Retrograde filling of an internal iliac artery aneurysm via the profunda femoris artery: A case report of type IIa endoleak.

Autor: Alsahwan AG; King Faisal Specialist Hospital and Research Center, Riyadh, Saudi Arabia; Department of Surgery, King Fahad Hospital of the University, Imam Abdulrahman Bin Faisal University, Al-Khobar, Saudi Arabia. Electronic address: Sahwan.ag@hotmail.com., Almumtin A; King Faisal Specialist Hospital and Research Center, Riyadh, Saudi Arabia., Sadig MA; King Faisal Specialist Hospital and Research Center, Riyadh, Saudi Arabia; Department of Surgery, Faculty of Medicine, University of Dongola, Dongola, Sudan., Alahmadi O; King Faisal Specialist Hospital and Research Center, Riyadh, Saudi Arabia., Binkhamis S; King Faisal Specialist Hospital and Research Center, Riyadh, Saudi Arabia., Abdulrahim O; King Faisal Specialist Hospital and Research Center, Riyadh, Saudi Arabia.
Jazyk: angličtina
Zdroj: International journal of surgery case reports [Int J Surg Case Rep] 2024 Nov 29; Vol. 126, pp. 110682. Date of Electronic Publication: 2024 Nov 29.

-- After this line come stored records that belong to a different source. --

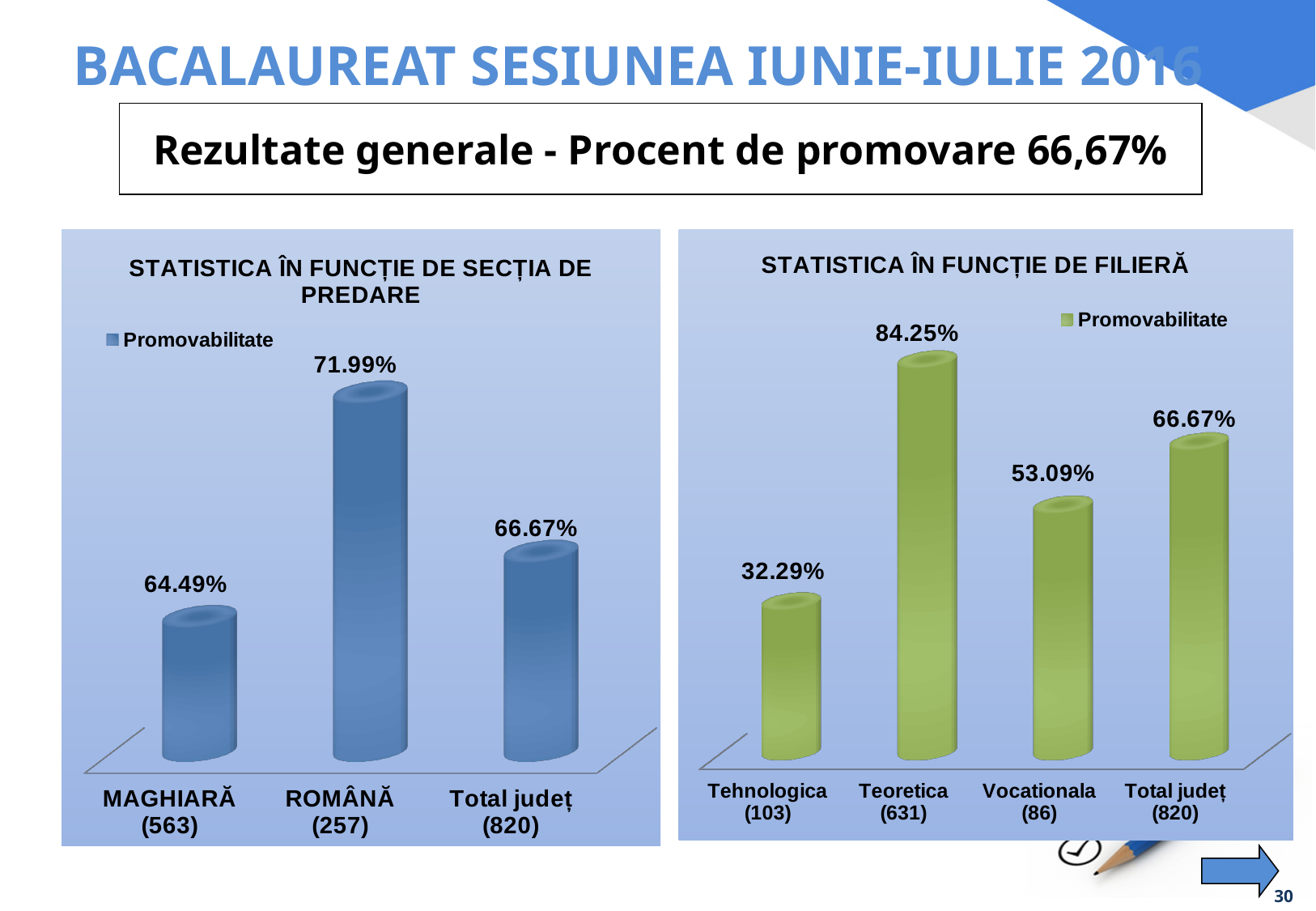
In the chart 'STATISTICA ÎN FUNCȚIE DE FILIERĂ', what is the difference between the values for Teoretica and Tehnologica? 51.96% In the chart 'STATISTICA ÎN FUNCȚIE DE FILIERĂ', what is the value for Vocationala (86)? 53.09% In the chart 'STATISTICA ÎN FUNCȚIE DE FILIERĂ', how many categories are shown? 4 In the chart 'STATISTICA ÎN FUNCȚIE DE SECȚIA DE PREDARE', how many categories are shown? 3 In the chart 'STATISTICA ÎN FUNCȚIE DE SECȚIA DE PREDARE', what is the Promovabilitate value for ROMÂNĂ (257)? 71.99% In the chart 'STATISTICA ÎN FUNCȚIE DE SECȚIA DE PREDARE', what is the value for MAGHIARĂ (563)? 64.49% In the chart 'STATISTICA ÎN FUNCȚIE DE SECȚIA DE PREDARE', what is the difference between the values for ROMÂNĂ and MAGHIARĂ? 7.5% In the chart 'STATISTICA ÎN FUNCȚIE DE FILIERĂ', which category has the lowest value? Tehnologica (103) In the chart 'STATISTICA ÎN FUNCȚIE DE FILIERĂ', which is larger, the value for Vocationala or the value for Total județ? Total județ In the chart 'STATISTICA ÎN FUNCȚIE DE SECȚIA DE PREDARE', which category has the highest value? ROMÂNĂ (257) In the chart 'STATISTICA ÎN FUNCȚIE DE FILIERĂ', what is the value for Teoretica (631)? 84.25% What kind of chart is 'STATISTICA ÎN FUNCȚIE DE FILIERĂ'? Bar chart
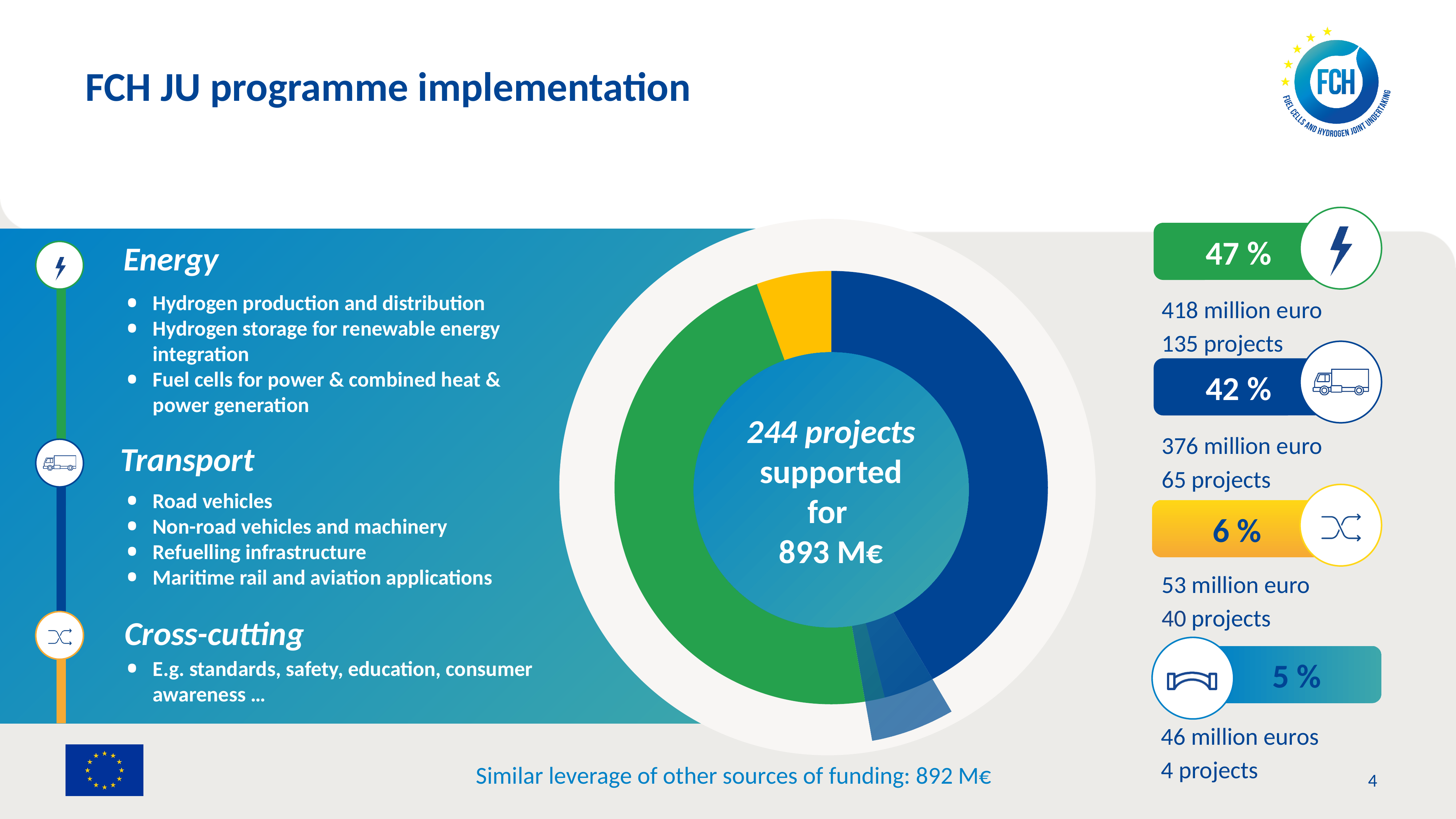
How many million euro are shown for the Cross-cutting segment? 53 million euro How many projects are shown for the Transport segment? 65 projects What is the difference in percentage points between the Energy share and the Transport share? 5 percentage points How many segments does the donut chart have? 4 What share of the donut chart does the yellow Cross-cutting segment represent? 6 % Which segment of the donut chart has the smallest share? The 5 % segment (46 million euros, 4 projects) What kind of chart is shown in the centre of the slide? Donut (pie) chart Which has more projects, Energy or Transport? Energy How many million euro are shown for the Energy segment? 418 million euro What share of the donut chart does the dark blue Transport segment represent? 42 % What share of the donut chart does the green Energy segment represent? 47 % Which segment of the donut chart has the largest share? Energy (47 %)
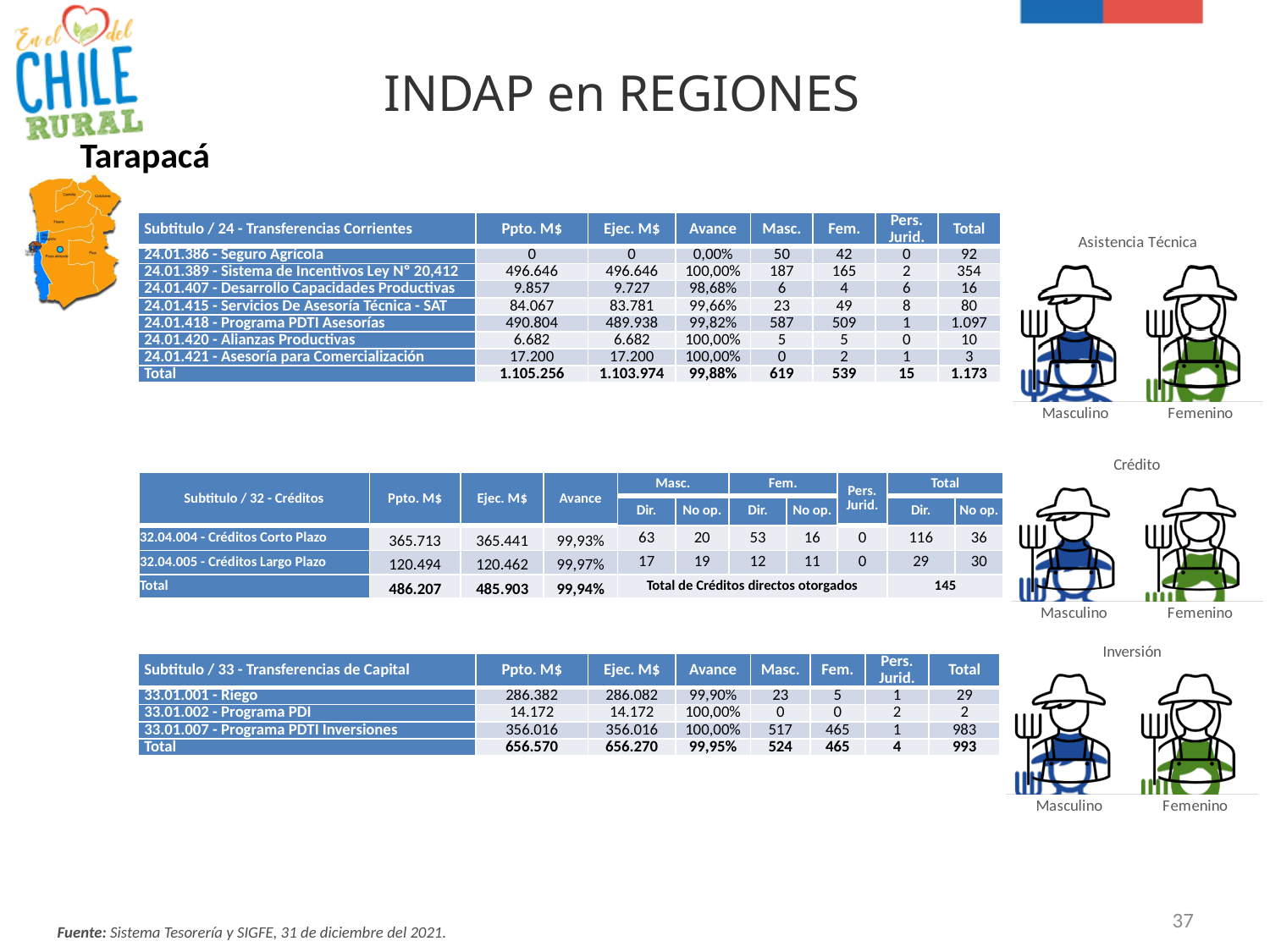
In the Crédito chart, what are the two categories shown? Masculino and Femenino In the Crédito chart, which category has the larger filled share, Masculino or Femenino? Masculino What is the title of the pictogram chart at the bottom right of the slide? Inversión What type of chart is used to show the Masculino and Femenino breakdown next to each table? pictogram (filled farmer icons) In the Inversión chart, how many categories are shown? 2 In the Asistencia Técnica chart, how many categories are shown? 2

DOI: 10.1016/j.ijscr.2024.110682
Abstrakt: Introduction: Internal iliac artery aneurysms (IIAAs) are an uncommon but clinically significant vascular condition that can lead to life-threatening complications, such as rupture and endoleaks, following endovascular repair. Endoleaks particularly type IIa, occur when there is retrograde flow into the aneurysm sac from collateral vessels, and their presence can jeopardize the success of repair procedures. This case report illustrates a rare occurrence of a type IIa endoleak attributed to retrograde filling from the profunda femoris artery, providing insights into the diagnostic complexities and management of IIAAs.
Case Presentation: A 32-year-old male with a history of hypertension and end-stage renal disease, who was incidentally found to have a large, partially thrombosed IIAA while undergoing evaluation for kidney transplantation. The initial endovascular treatment effectively excluded the aneurysm, but a type IIa endoleak with retrograde filling from the profunda femoris artery was identified during follow-up imaging. Despite attempts at endovascular embolization, the endoleak persisted, leading to a decision for open surgical intervention. The surgical procedure successfully resolved the endoleak and decompressed the aneurysm.
Discussion: This case highlights the complexities of managing IIAAs and the potential for unusual collateral flows to complicate endovascular treatments, underscoring the importance of tailored surgical strategies and the need for close postoperative monitoring.
Conclusion: This case illustrates the need for heightened awareness of the profunda femoris artery as a potential source of type IIa endoleaks in the context of internal iliac artery aneurysms.
Competing Interests: Conflict of interest statement The authors have no competing interests.